Listed entries START
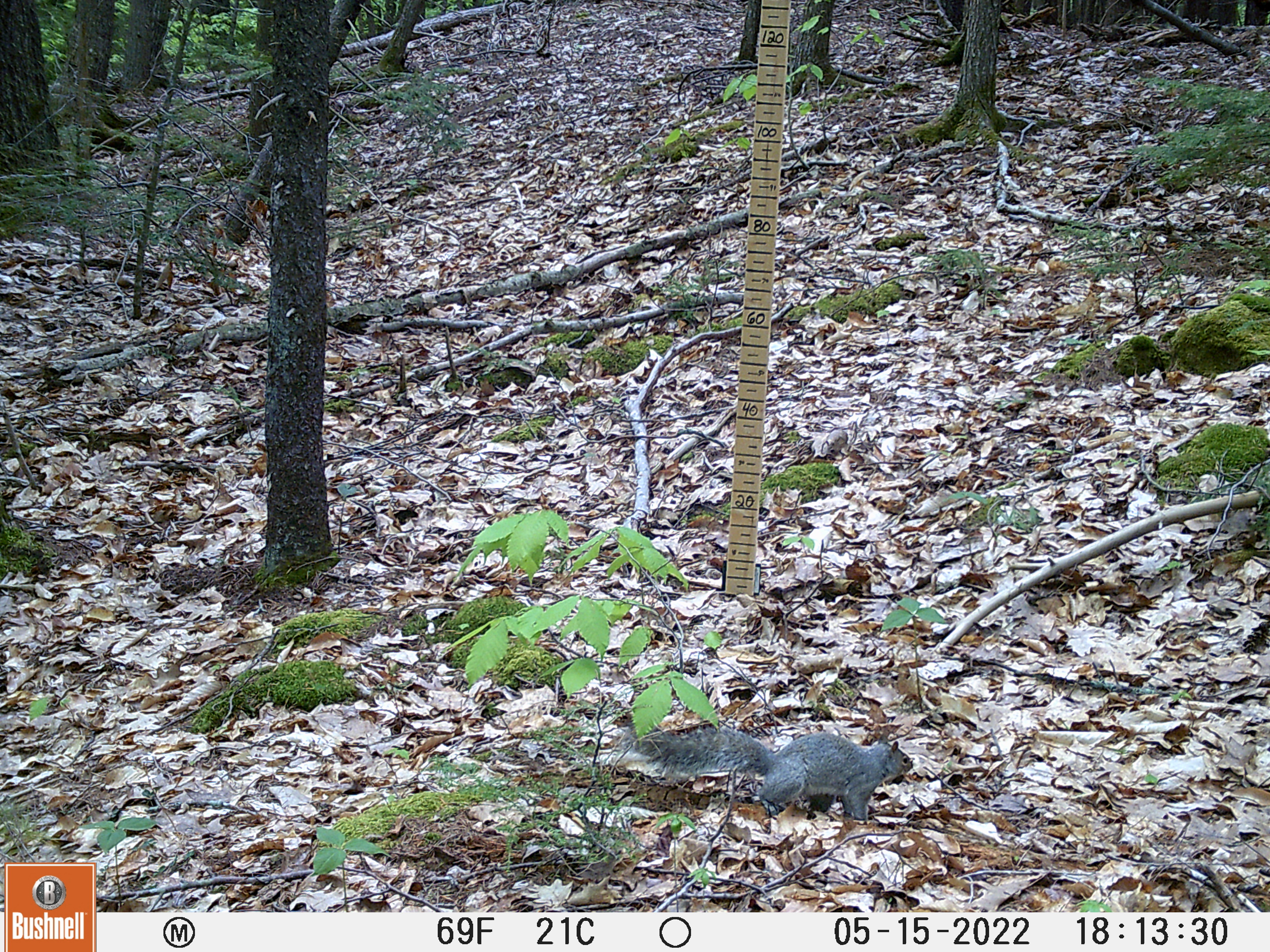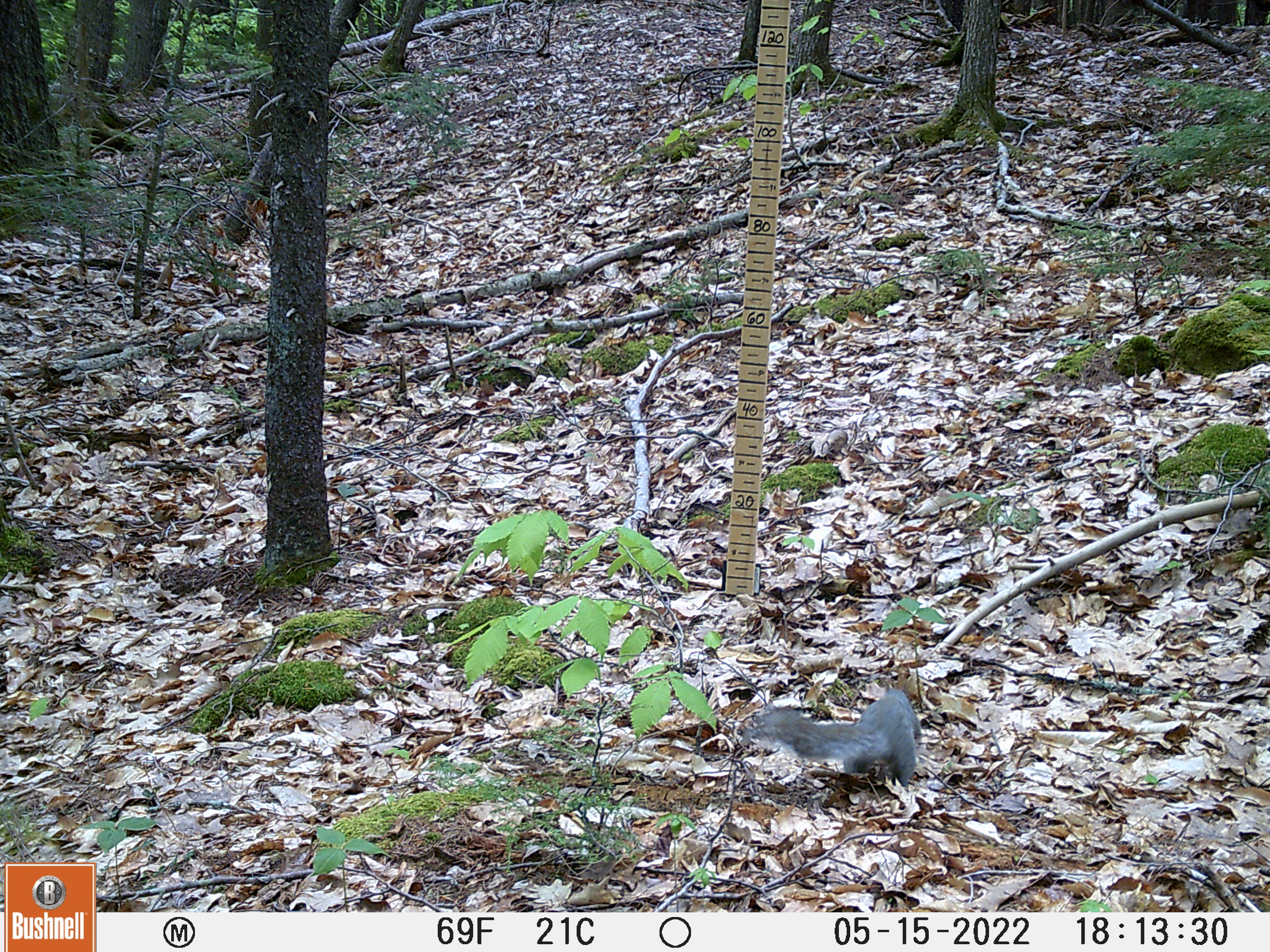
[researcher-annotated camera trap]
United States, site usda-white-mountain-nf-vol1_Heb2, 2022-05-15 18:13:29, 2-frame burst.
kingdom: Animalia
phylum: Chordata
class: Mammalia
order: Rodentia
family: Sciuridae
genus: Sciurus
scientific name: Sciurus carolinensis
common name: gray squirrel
Listed entries END
* [Required work]:
Please transcribe the entries precisely and omit any images they hold.

* [Your solution]:
[researcher-annotated camera trap]
United States, site usda-white-mountain-nf-vol1_Heb2, 2022-05-15 18:13:29, 2-frame burst.
kingdom: Animalia
phylum: Chordata
class: Mammalia
order: Rodentia
family: Sciuridae
genus: Sciurus
scientific name: Sciurus carolinensis
common name: gray squirrel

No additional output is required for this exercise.